TASK GOAL — Copy out the material below line for line, keeping every word, number, and symbol unchanged.

DATASET ROWS —
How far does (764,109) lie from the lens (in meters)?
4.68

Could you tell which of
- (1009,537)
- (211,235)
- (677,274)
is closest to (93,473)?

EXERCISE RESPONSE —
How far does (764,109) lie from the lens (in meters)?
4.68

Could you tell which of
- (1009,537)
- (211,235)
- (677,274)
is closest to (93,473)?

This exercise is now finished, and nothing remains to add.